- _PASSAGE CHOISI_
---*---

Skazka Film expérimental russo-belge d’Alexandre Sokourov (2022) 1h18. Sortie le 10 mai 2023.





Voici un film comme vous n’en avez jamais vu. Une fantasmagorie historique qui prend pour cadre le Purgatoire, cette antichambre de l’éternité par laquelle sont supposés transiter les défunts avant d’être aiguillés vers l’Enfer ou le Paradis. Le cinéaste russe visionnaire Alexandre Sokourov y ressasse ses bonnes vieilles haines, lui qui a déjà consacré par le passé des films à Lénine (Taurus), Hitler (Moloch) et Hiro-Hito (Le soleil). Il accroche cette fois à son tableau de chasse le Führer, Joseph Staline, Benito Mussolini, Napoléon Bonaparte, un Winston Churchill patelin affublé de frères jumeaux et même le fils de Dieu qu’il qualifie de Force Suprême, en adoptant le ton de la poésie pour les montrer devisant sur la condition humaine, semblables à des vieillards évoquant leur folle jeunesse dans le jardin d’une maison de retraite. Comme son titre le souligne, Fairytale est une sorte de conte de la folie ordinaire où une poignée de grands de ce monde dissertent des bienfaits comparés de leur passage sur terre et de la profonde injustice dont ils ont été victimes. Sokourov se positionne au-dessus de ces belligérants qu’il présente comme de simples marionnettes agitées par une histoire qui les a dépassés avant de les balayer. Cette fantasmagorie aux décors monumentaux est la pure création de l’esprit d’un cinéaste fasciné par la tyrannie qui tire les ficelles de ses personnages en résolvant la tragédie par l’humour et une irrévérence assumée. Une seule vision ne peut pas suffire à explorer les multiples pistes qu’il entrouvre, tant il fait confiance à notre libre-arbitre pour en tirer les conclusions qui s’imposent.

---*---

- _ENREGISTREMENTS EXTRAITS_
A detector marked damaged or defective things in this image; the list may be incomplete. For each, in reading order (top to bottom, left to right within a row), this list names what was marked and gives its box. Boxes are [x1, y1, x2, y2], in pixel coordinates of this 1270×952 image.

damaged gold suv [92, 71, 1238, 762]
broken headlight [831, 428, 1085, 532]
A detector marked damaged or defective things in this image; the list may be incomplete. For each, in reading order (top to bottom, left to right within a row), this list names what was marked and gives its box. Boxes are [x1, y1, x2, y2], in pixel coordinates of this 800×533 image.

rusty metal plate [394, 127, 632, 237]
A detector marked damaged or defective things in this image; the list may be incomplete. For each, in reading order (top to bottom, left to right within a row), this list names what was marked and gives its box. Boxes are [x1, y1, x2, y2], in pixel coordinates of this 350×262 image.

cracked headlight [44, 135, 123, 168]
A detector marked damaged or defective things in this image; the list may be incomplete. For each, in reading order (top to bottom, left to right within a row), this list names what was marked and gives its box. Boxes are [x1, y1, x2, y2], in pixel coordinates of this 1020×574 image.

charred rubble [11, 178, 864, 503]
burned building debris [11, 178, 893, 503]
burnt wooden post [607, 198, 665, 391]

---*---

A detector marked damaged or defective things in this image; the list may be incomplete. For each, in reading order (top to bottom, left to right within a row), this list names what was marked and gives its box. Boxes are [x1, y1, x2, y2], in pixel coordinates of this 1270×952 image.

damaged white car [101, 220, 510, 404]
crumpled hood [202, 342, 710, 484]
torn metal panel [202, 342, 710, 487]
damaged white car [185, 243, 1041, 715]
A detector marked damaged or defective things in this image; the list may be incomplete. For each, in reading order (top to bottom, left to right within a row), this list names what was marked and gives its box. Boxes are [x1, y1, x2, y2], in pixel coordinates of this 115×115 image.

---*---

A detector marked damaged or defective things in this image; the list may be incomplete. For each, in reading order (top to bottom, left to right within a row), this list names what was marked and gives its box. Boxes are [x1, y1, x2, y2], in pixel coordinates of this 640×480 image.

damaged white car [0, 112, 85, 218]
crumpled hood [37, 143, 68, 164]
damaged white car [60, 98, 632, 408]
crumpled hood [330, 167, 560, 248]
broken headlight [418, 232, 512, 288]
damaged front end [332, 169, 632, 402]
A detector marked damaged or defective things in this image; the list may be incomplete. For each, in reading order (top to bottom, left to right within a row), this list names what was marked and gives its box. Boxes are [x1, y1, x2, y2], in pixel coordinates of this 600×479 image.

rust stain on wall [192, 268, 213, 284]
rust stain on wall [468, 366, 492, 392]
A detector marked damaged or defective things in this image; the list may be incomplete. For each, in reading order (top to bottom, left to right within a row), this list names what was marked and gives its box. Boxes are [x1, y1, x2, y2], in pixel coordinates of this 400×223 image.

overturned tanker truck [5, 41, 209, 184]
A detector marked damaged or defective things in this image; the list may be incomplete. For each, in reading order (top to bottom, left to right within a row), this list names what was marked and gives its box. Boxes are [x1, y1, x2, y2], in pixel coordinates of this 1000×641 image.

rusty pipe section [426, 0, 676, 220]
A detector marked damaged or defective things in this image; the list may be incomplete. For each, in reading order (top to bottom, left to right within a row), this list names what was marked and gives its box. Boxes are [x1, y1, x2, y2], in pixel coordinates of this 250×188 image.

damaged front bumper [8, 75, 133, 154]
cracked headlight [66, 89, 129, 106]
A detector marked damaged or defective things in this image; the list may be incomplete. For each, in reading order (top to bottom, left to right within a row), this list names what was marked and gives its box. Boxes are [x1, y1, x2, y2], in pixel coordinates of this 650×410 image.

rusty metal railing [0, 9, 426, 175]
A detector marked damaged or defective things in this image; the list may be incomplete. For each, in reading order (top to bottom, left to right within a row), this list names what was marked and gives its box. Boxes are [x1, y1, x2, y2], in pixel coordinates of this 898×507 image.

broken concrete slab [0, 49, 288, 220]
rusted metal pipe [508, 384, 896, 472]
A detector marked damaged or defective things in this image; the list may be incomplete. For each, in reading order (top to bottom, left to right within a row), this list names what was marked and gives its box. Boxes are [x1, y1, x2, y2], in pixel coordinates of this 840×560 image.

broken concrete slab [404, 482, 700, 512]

---*---

- _CONSIGNE_
Résumez en deux phrases le texte sur le film Skazka d’Alexandre Sokourov.

- _RÉSULTAT_
Skazka, film expérimental russo-belge d’Alexandre Sokourov sorti le 10 mai 2023, se déroule au Purgatoire, où le Führer, Staline, Mussolini, Napoléon, Churchill et le fils de Dieu devisent sur la condition humaine et sur la profonde injustice dont ils ont été victimes. Le cinéaste les présente comme de simples marionnettes dépassées par l’histoire, dans une fantasmagorie aux décors monumentaux qui résout la tragédie par l’humour et une irrévérence assumée.